MOSCOW (AP) — The Russian parliament on Wednesday passed the second reading of a controversial bill to decriminalize some forms of domestic violence.

The State Duma voted 385-2-1 to eliminate criminal liability for battery on family members that doesn't cause bodily harm. The bill that makes battery on a family member punishable by a fine or a 15-day day arrest has yet to be approved in the third reading. From the Duma, it would proceed to the upper house, largely a rubber-stamp body, and then to President Vladimir Putin's desk.

The bill stems from a Supreme Court ruling to decriminalize battery that doesn't inflict bodily harm, but to retain criminal charges for those accused of battery against family members. Conservative activists objected, arguing it was a threat to parents who might spank their children.

Activists picketed the Duma on Wednesday morning to oppose the bill, which has caused controversy and attracted more than 200,000 signatures online against it.

Olga Batalina, one of the bill's co-authors, rejected suggestions that the bill would sow impunity for those who beat up their families.

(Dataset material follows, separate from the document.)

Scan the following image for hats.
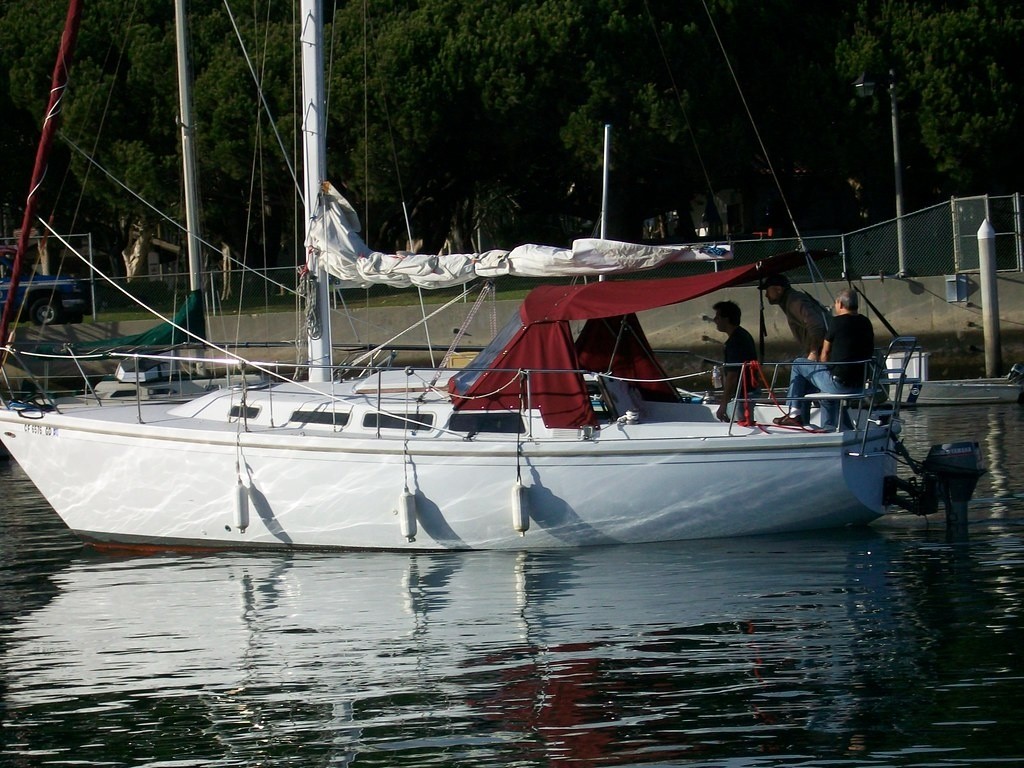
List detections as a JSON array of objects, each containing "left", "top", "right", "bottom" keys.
[{"left": 757, "top": 274, "right": 791, "bottom": 289}]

"The Criminal Code still carries criminal responsibility for battery, but now it will be applicable only for repeat offenders," he told state television. All those "who terrorize their family members, who do it repeatedly ... will face criminal responsibility."

Kremlin spokesman Dmitry Peskov wouldn't comment on the bill.

A survey this month by state-run pollster VTsIOM showed that 19 percent of Russians said "it can be acceptable" to hit one's wife, husband or child "in certain circumstances." The nationwide poll by phone of 1,800 people was held Jan. 13-15. The survey had a margin of error of 2.5 percentage points.